Media Contact: Tozier - Int. 4306 | Information Service
For Immediate Release: July 14, 1959

The Department of the Interior has submitted to Congress a proposal for legislation that would adjust Indian and non-Indian land use on some 266,000 acres near the Navajo Reservation in northwestern New Mexico, Assistant Secretary Roger Ernst announced today.

Jurisdictions of three Federal agencies--the Bureau of Indian Affairs, the Bureau of Land Management, and the United States Forest Service--are involved in the proposal. The basic aim is to eliminate the present confusing and intermingled pattern of jurisdiction in the area and to promote more effective land use and better conservation practices.

The proposal calls for transferring to the Navajo Tribe, in Federal trust, approximately 100,000 acres of public domain, about 3,000 acres of National Forest land, nearly 61,000 acres of sub marginal lands purchased in the 1930's that have been administered for the benefit of the Tribe, and some 80,000 acres of reconvened railroad grant lands that are being administered for the Tribe's benefit under a 1939 Secretarial order pending the enactment of legislation.

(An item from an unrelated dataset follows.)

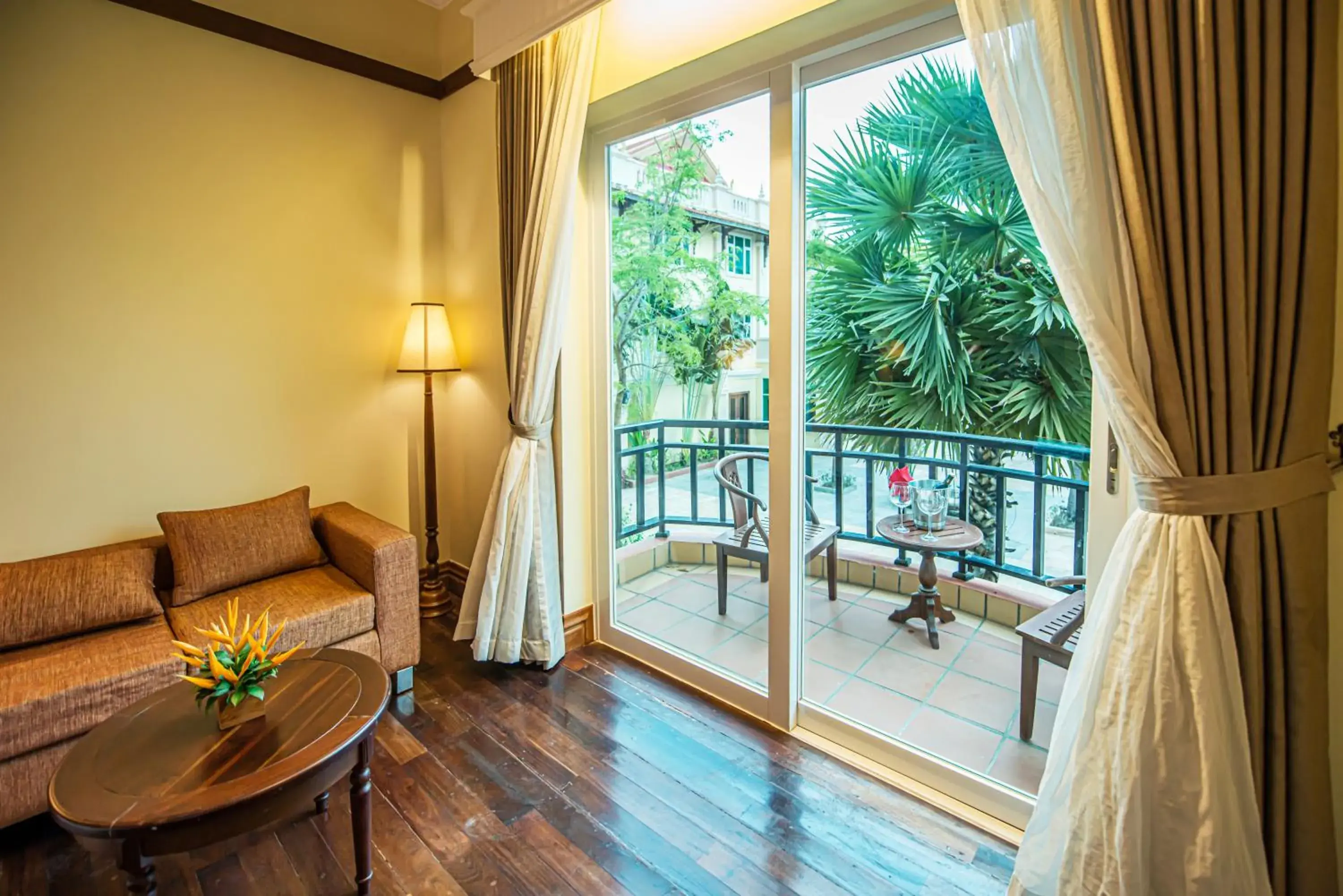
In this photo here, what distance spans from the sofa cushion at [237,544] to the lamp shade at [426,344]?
80 cm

In addition, some 17,000 acres held in trust for the Navajo Tribe and about 5,000 acres of sub marginal land administered for its benefit would be transferred to the public domain and approximately 2,000 acres of the sub marginal land would be transferred to the Cibola National Forest.

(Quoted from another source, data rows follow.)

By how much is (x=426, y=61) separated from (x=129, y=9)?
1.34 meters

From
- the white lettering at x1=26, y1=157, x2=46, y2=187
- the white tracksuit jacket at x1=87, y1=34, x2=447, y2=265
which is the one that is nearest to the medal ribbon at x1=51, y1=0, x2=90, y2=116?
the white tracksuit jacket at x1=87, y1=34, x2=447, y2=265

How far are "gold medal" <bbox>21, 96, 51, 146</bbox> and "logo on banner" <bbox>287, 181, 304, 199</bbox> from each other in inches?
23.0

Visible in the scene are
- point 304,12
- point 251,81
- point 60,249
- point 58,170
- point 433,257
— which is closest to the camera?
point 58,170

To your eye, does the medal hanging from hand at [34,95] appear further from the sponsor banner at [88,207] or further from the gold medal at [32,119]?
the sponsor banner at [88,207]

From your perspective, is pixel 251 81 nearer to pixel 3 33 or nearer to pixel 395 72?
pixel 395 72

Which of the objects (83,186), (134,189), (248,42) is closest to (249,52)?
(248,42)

The minerals in the tribal lands that would be added to the public domain and in the Federal lands transferred to the Tribe would be excluded from the transfers.

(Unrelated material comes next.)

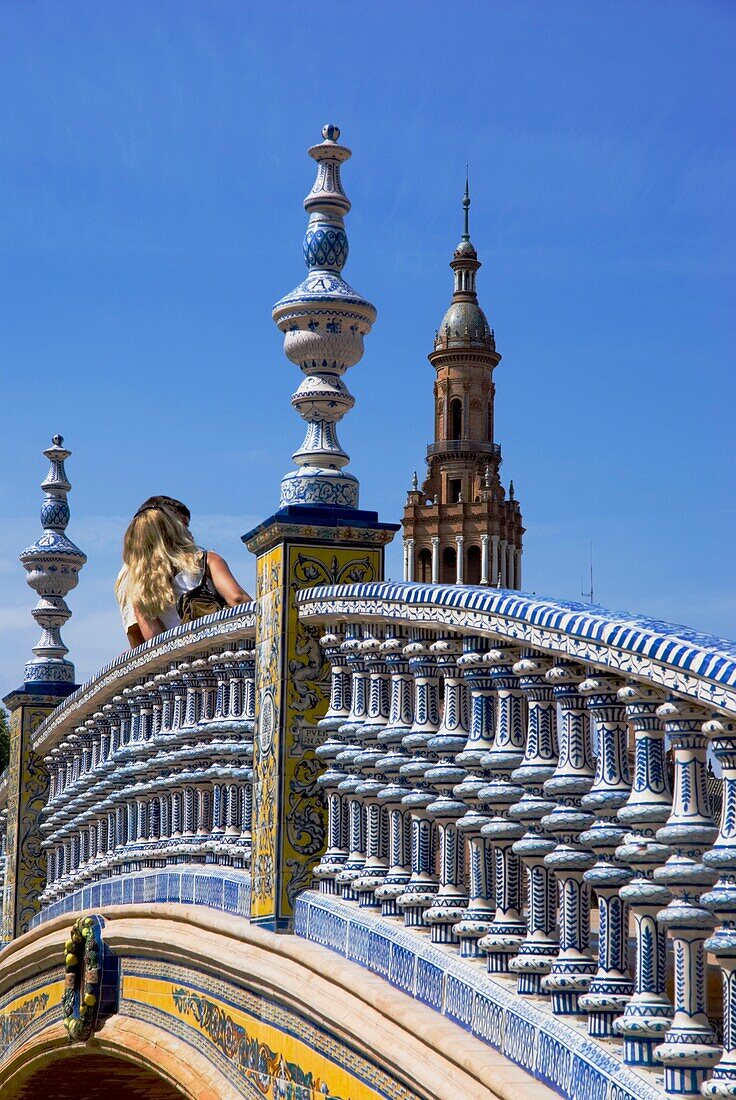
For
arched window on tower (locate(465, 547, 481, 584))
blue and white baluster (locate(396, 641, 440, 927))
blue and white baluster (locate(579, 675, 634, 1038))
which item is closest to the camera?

This legislative proposal was prepared with the active collaboration of the Navajo Tribe, and it has the Tribe's support.

Enactment of the proposed bill, Mr. Ernst pointed out, will not result in dispossession of any present users of the area. Although some non-Indians are in the area to be consolidated for use by the Navajo Indians, substantially all of the grazing resources of the area are now in Navajo use.